Code generation: first frontier
12 Aug 2020Here is a digest of things that have taken place in Herschel since last update:
In the front-end:
* Semantic graph of the subject module is externalized (know as symbol file :)
* Modules can now be imported; their semantich graphs (symbol tables) are read in and merged with the semantic graph of the subject module
In the back-end:
* Well, the backend modules of CP2 have been added into Herschel and renamed accordingly
* Just as with front-end, I have decided to preserve the modular and most of procedural decomposition of the code-generator (GC). This strategy has yielded quick results in the front-end, and I am adopting it in the back-end as well. The authors of OP2/CP2 are fantastic engineers, their design seems lean and decomposition decisions sane to me. Besides, one of our values is preserving maximal compatibility and transparency, so not reinventing the wheel wherever possible should serve that value.
* In order to ‘plunge’ into the CG (code generator) of CP2, I have set an almost educational goal: generate machine text for the simple program x := 1, assuming VAR x: LONGINT. This goal would require to make a ‘vertical slice’ of amendments: amend only those procedures (or their sections) that would be required to compile just that program.
* As of today, the educational goal has been reached. Here is the result:
As you can see, the target program has been somewhat extended; it assumes VAR x: INTEGER; y: LONGINT.
x := ... translates into one move, MOV imm32 -> mem32; because INTEGER is 32-bit, and the constant is encoded into the instruction. This is simple and no different from CP2.
y := FFEEDDCCBBAA9988 translates into two 32-bit moves MOV imm32 -> mem32. This is because the constant doesn’t fit into 32 bits, and thus cannot be encoded directly into the instruction - this is a limitation of amd64. The resulting code is similar to CP2’s output; however, it is produced with a modified flow of command, because the handling of LONGINTs changes in the instruction set and in the code generator.

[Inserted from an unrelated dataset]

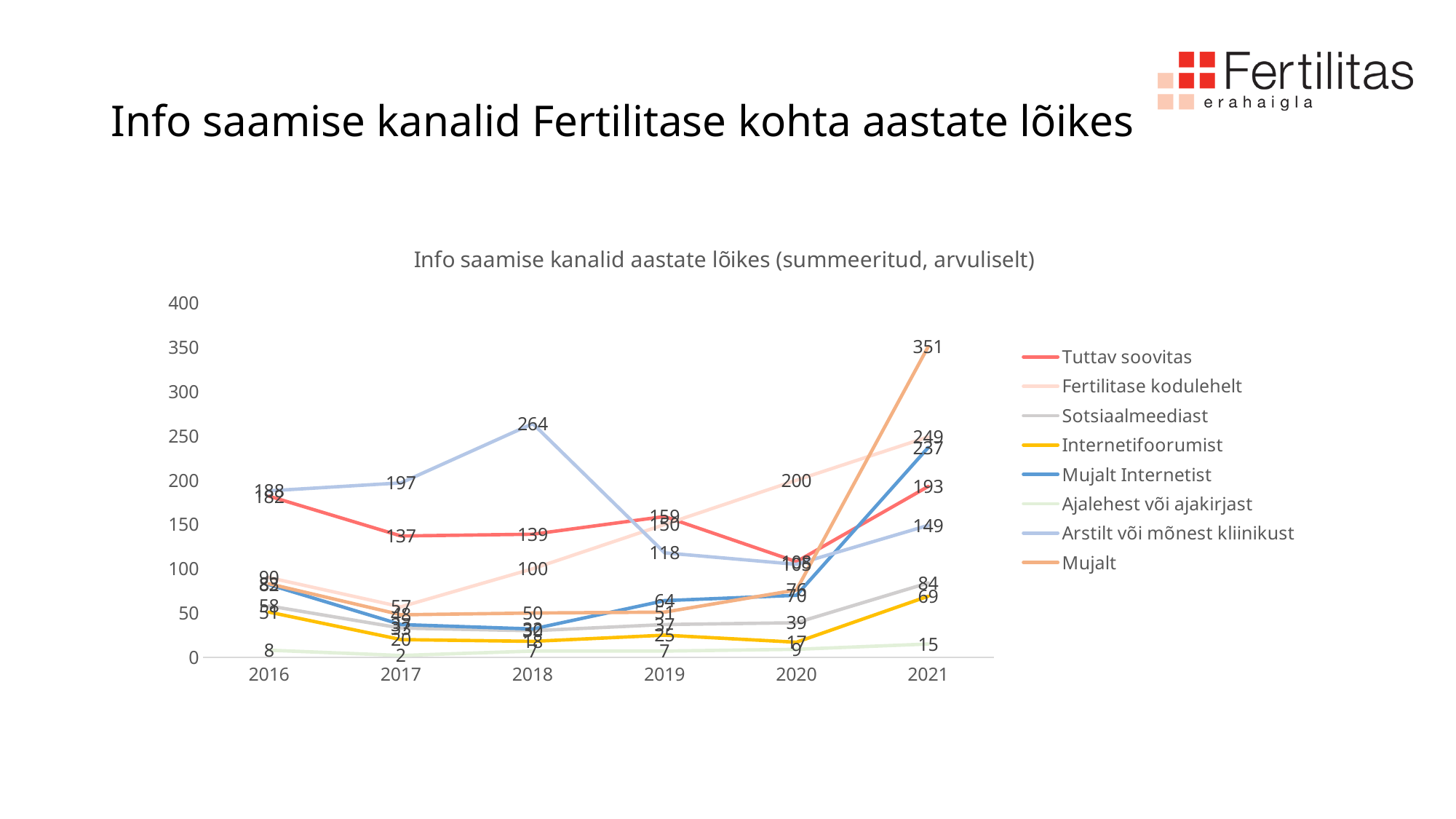
Which series has the highest value in 2021? Mujalt What is the value for Ajalehest või ajakirjast in 2017? 2 Which series has the lowest value in 2021? Ajalehest või ajakirjast What is the value for Arstilt või mõnest kliinikust in 2018? 264 What is the value for Tuttav soovitas in 2017? 137 What kind of chart is shown on the slide? Line chart What is the value for Fertilitase kodulehelt in 2021? 249 What is the value for Mujalt in 2021? 351 In 2018, which is larger: Arstilt või mõnest kliinikust or Tuttav soovitas? Arstilt või mõnest kliinikust How many years are shown on the x axis? 6 How many series does the legend list? 8 What is the difference between Mujalt and Fertilitase kodulehelt in 2021? 102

y := 1 translates into one move, MOV imm32 -> mem64; because LONGINT is 64-bit, 1 is a constant that fits in 32 bits and thus can be encoded into the instruction. The processor performs sign-extension of the imminent constant before sending it to memory over the bus, thus all 64 bits of the target memory operand are properly initialized, despite that the imminent constant is shorter.